_What you have to do_
Apart from the pictures, every entry should be reproduced exactly.

_Raw data_

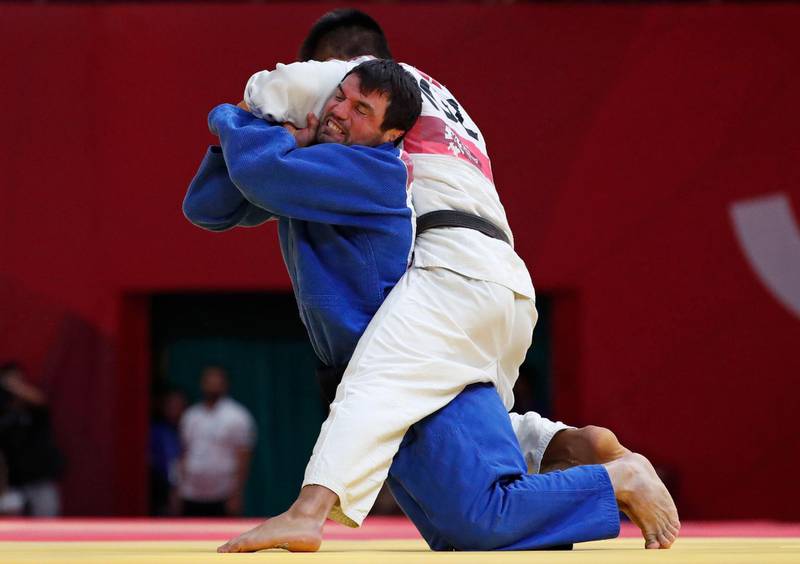 Judo - 2018 Asian Games - Men’s -73kg, Bronze Medal Match - JCC Plenary Hall, Jakarta, Indonesia - August 30, 2018 - Bektur Rysmambetov of Kyrgyzstan and Victor Scvortov of United Arab Emirates in action. REUTERS/Issei Kato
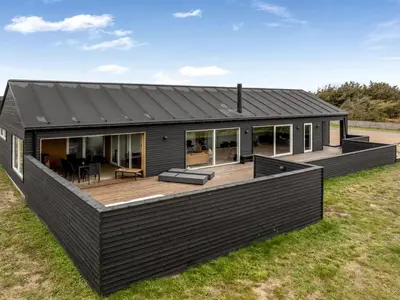 a black house with a deck in a field at Holiday Home Dreng - 300m from the sea by Interhome in Harboør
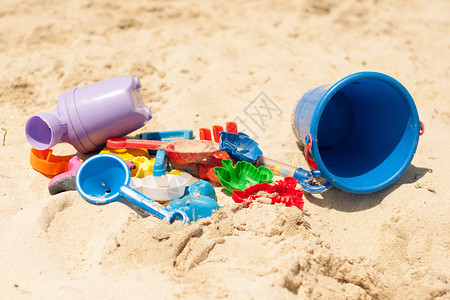 沙沙中的玩具 乐趣 夏天 塑料 铲 桶 蓝色的背景图片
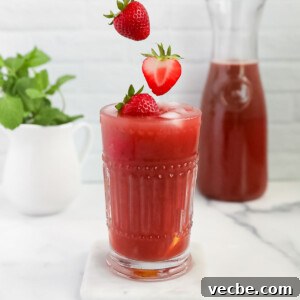 Strawberry Acai Lemonade Recipe 7 Three strawberries falling into a glass filled with pink lemonade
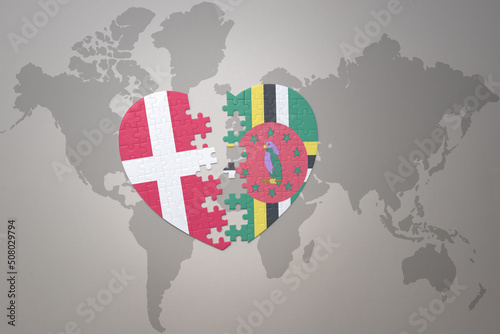 puzzle heart with the national flag of dominica and denmark on a world map background. Concept.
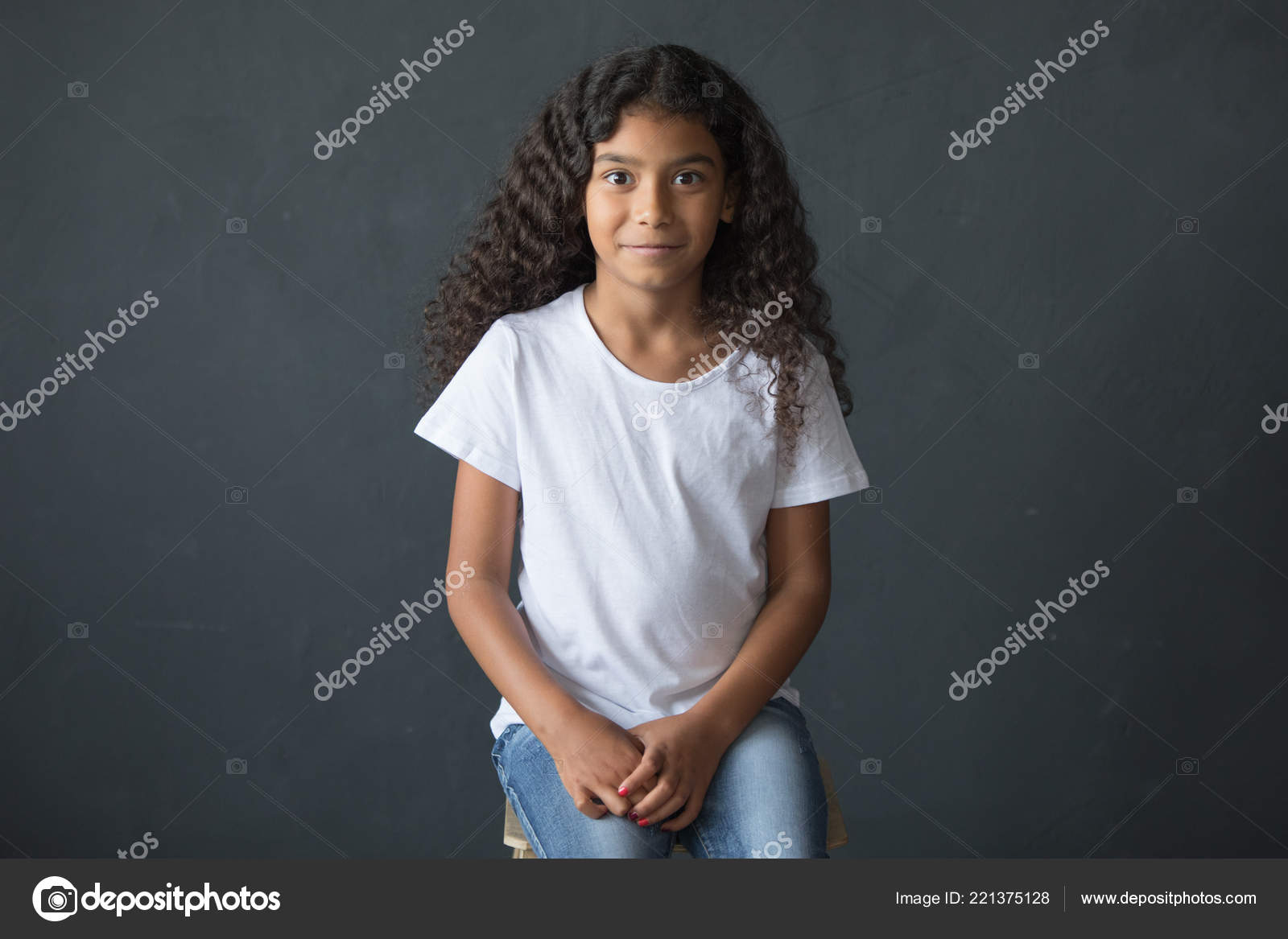 Little African American Girl With Long Curly Hair In A White T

_Solution to the problem_
 Judo - 2018 Asian Games - Men’s -73kg, Bronze Medal Match - JCC Plenary Hall, Jakarta, Indonesia - August 30, 2018 - Bektur Rysmambetov of Kyrgyzstan and Victor Scvortov of United Arab Emirates in action. REUTERS/Issei Kato
 a black house with a deck in a field at Holiday Home Dreng - 300m from the sea by Interhome in Harboør
 沙沙中的玩具 乐趣 夏天 塑料 铲 桶 蓝色的背景图片
 Strawberry Acai Lemonade Recipe 7 Three strawberries falling into a glass filled with pink lemonade
 puzzle heart with the national flag of dominica and denmark on a world map background. Concept.
 Little African American Girl With Long Curly Hair In A White T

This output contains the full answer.